PROBLEM 1
According to the Titus Andronicus review, at which theater did the all-female production have its opening night?
PROBLEM 2
Extend the Titus Andronicus review, picking up immediately after its final sentence.

SOURCE TEXT
Wednesday October 18th 2017

“Titus Andronicus” review by Lawrence Riordan

titusAs far as Shakespeare goes, “Titus Andronicus” is somewhat disreputable. Whether or not it is the bard’s worst play (some critics have claimed it is so bad that he couldn’t have written a word of it), it is certainly the most bloody of the thirty-nine regularly attributed to him. It is said that when the Royal Shakespeare Company tried to revive the play’s reputation in 1955 with a cast that included Lawrence Olivier, the audience laughed at moments that were intended to be cruel or tragic. The same thing happened at Babes with Blade’s all-female production of the play opening night at City Lit Theatre. Perhaps the acts of cruelty in “Titus Andronicus” are still too gratuitous to be taken seriously even today. Perhaps the decision to make all the characters female (not just have them played by females) pushed willing suspension of disbelief too far (one of the sub-plots of the play is that Aaron the Moor has secretly “fathered” a love-child by Tamora, Queen of the Goths). Whatever the case, the director, cast, and even playwright, can hardly be held responsible for an inappropriate audience reaction, however unsettling, and despite some shortcomings beyond the problems mentioned above (which I’m not dismissing), there are plenty of reasons to see “Babes with Blade’s” production of this infamous play.

Usually, I don’t reveal the entire plot in a review, especially a play’s ending, but in the case of “Titus Andronicus “, it’s important that everyone know what they are getting into before they decide whether or not they really want to attend a performance. Titus (Amy E. Harmon) returns victorious to Rome with Tamora (Kimberly Logan), Queen of the Goth’s and her three daughters: Alarbus (Diana Cotes), Demetrius (Kanome Jones), and Chiron (Elaina Henderson) as captives. Titus kills the eldest, Alarbus, to “appease” her own daughter’s death in battle, framing the act in the language of pious sacrifice. In revenge, Tamora persuades her daughters Demetrius and Chiron to rape Titus’s daughter Lavinia (Janice Kulka) which they do before chopping off her hands and cutting out her tongue so that she cannot report what has happened.

COLLECTED MATERIAL
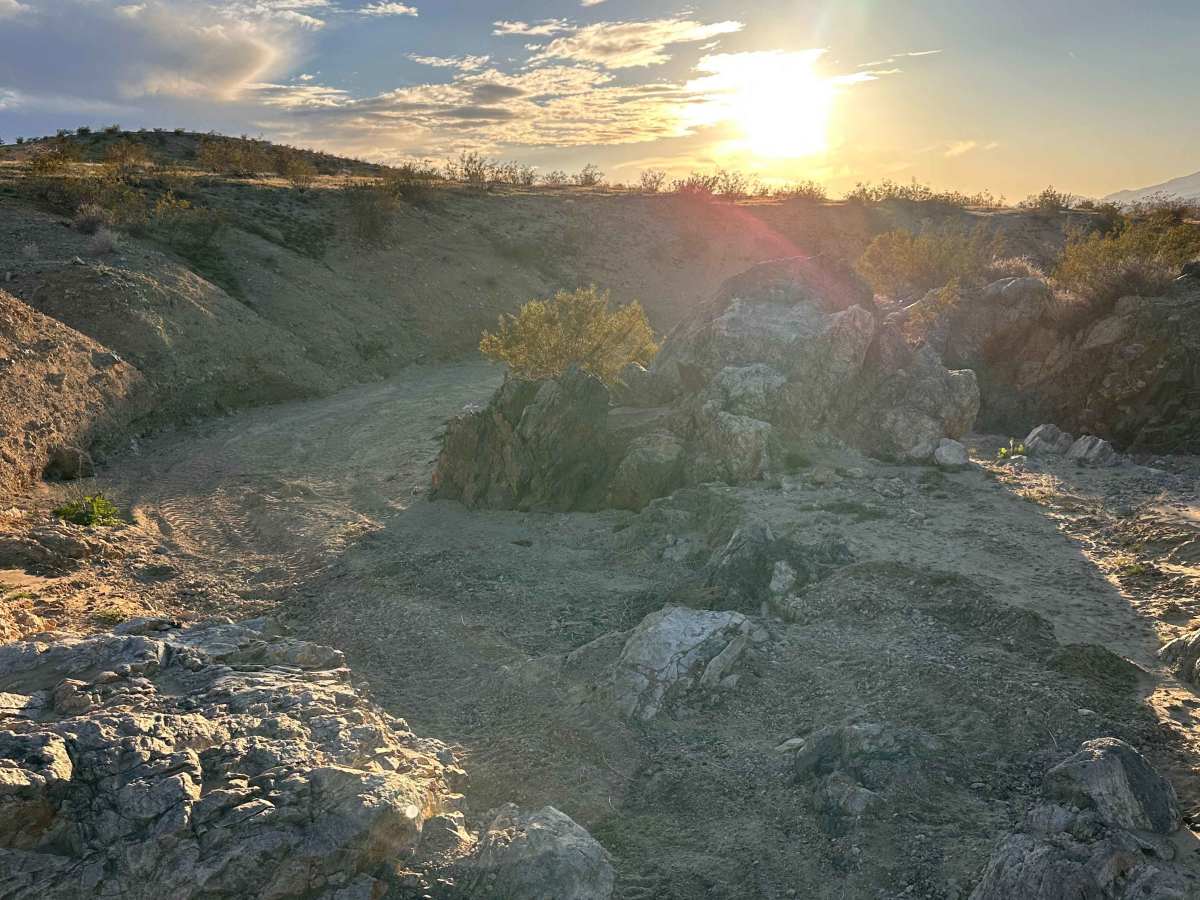 Table Ridge  photo 5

ANSWER 1
City Lit Theatre.

ANSWER 2
Aaron the Moor (Diana Coates), Tamora’s secret lover, convinces the empress Saturninus (Megan Schemmel), whose election Titus supported when offered the imperial crown herself, that Titus’s daughters Quintius (Sara Gorsky) and Martius (Sara Gorsky) are responsible for raping Lavinia, and they are arrested and sentenced to death. Aaron convinces Titus that the empress will pardon her daughters in exchange for her own mutilated hand. She chops it off, and sends it, but Aaron’s was lying, and the empress merely sends the decapitated heads of Titus’s daughters along with Titus’s own hand thrown in as a bonus. In revenge, Titus’ daughter Lucius (Elyse Dawson) raises an army of Goth’s and marches on Rome. Meanwhile, Titus discovers the true perpetrators of the rape against her daughter, and feigns madness. Tamora approaches her, along with her daughter’s Chiron and Demetrius. They are dressed as the Spirits of Revenge, Murder, and Rape, and they ask her to halt the impending attack on the imperial capital in exchange for their services. Titus agrees, but when Tamora leaves, she murders Chiron and Demetrius and cooks them into a pie which she later serves to Tamora at a banquet. When the Titus reveals what she’s done, she kills Tamora, provoking her own downfall in the play’s final bloodbath.

All of this happens on stage. Combat violence is what Babes with Blades does so they tend to be really good at it, and this production capitalizes on the gore. The barbaric acts of cruelty (designed by Libby Beyreis) are not only gruesome, they also tend to be fairly realistic, and more than once I felt my stomach turn. titus2

Under the direction of Janice L. Blixt, a veteran of Shakespearean theatre, Amy E. Harmon, Megan Schemmel, and Diana Coates give fascinating performances as Titus, Saturninus, and Aaron the Moore respectively, anchoring the play and preventing it from remaining a mere blood bath (although it certainly is that). It is a particular delight to listen to Ms. Coates deliver the Shakespearean dialogue. In her hands, Aaron the Moore makes an articulate case for evil, and at parts of the production that lag because of surprisingly clumsy blocking and somewhat lackluster performances by members of the supporting cast, she could always be relied upon to save it. Megan Schemmel was extremely stately and glamorous as an empress, and her performance alone was enough to validate the director’s choice to make the all the characters female in spite of the problems it posed for plot. Amy E. Harmon successfully pulled off cruelty and pathos in the title role, but the play never really felt like her tragedy.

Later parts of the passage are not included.